Recent string of deaths on our roadways illustrates need for Vision Zero policy.

There have been a string of deaths on our region’s roadways this year. In several cases, including one last week that involved the death of a 12-year-old girl in Colerain Township, have come as a result of deadly roadway design. In this particular instance, cars often travel at fast speeds and there are few crosswalks made available to people walking. In March it was a deadly stretch of roadway in Florence that led to a person losing control of their car and killing a grandfather and his two toddler grandchildren as they attempted to walk along a road with no sidewalks.

In Los Angeles, a city that has become infamous for being car-dominated, the city’s mayor is looking to improve the situation. Some local leaders are also calling for a so-called Vision Zero policy agenda that works aggressively toward designing streets and crafting public policy in a way to eliminate such deaths. More from the Los Angeles Times:

Los Angeles is in many respects a terrible place to be a pedestrian. That’s in large part because we have engineered our streets to function like highways, widening them over the decades at the expense of sidewalks, which are so anemic in some places that telephone poles and other utilities block them. We’ve made it easy to drive on Sepulveda Boulevard or Sunset Boulevard as an alternative to the 405 or the 101, and, as a result, made it dangerous to traverse those streets by foot.

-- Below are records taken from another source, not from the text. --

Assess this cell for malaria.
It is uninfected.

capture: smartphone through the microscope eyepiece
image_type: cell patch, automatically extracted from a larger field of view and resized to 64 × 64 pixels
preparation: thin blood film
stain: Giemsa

The city’s lack of regard for pedestrians is nowhere more apparent than in the shortage of marked crosswalks. Although technically pedestrians have the right of way at any intersection, drivers don’t generally slow down or look around unless there’s paint on the ground. Is there anything more frustrating for a pedestrian than arriving at a corner without white lines? You have to choose between risking your life by darting across the street and walking out of your way in the hope of finding a safe crossing nearby.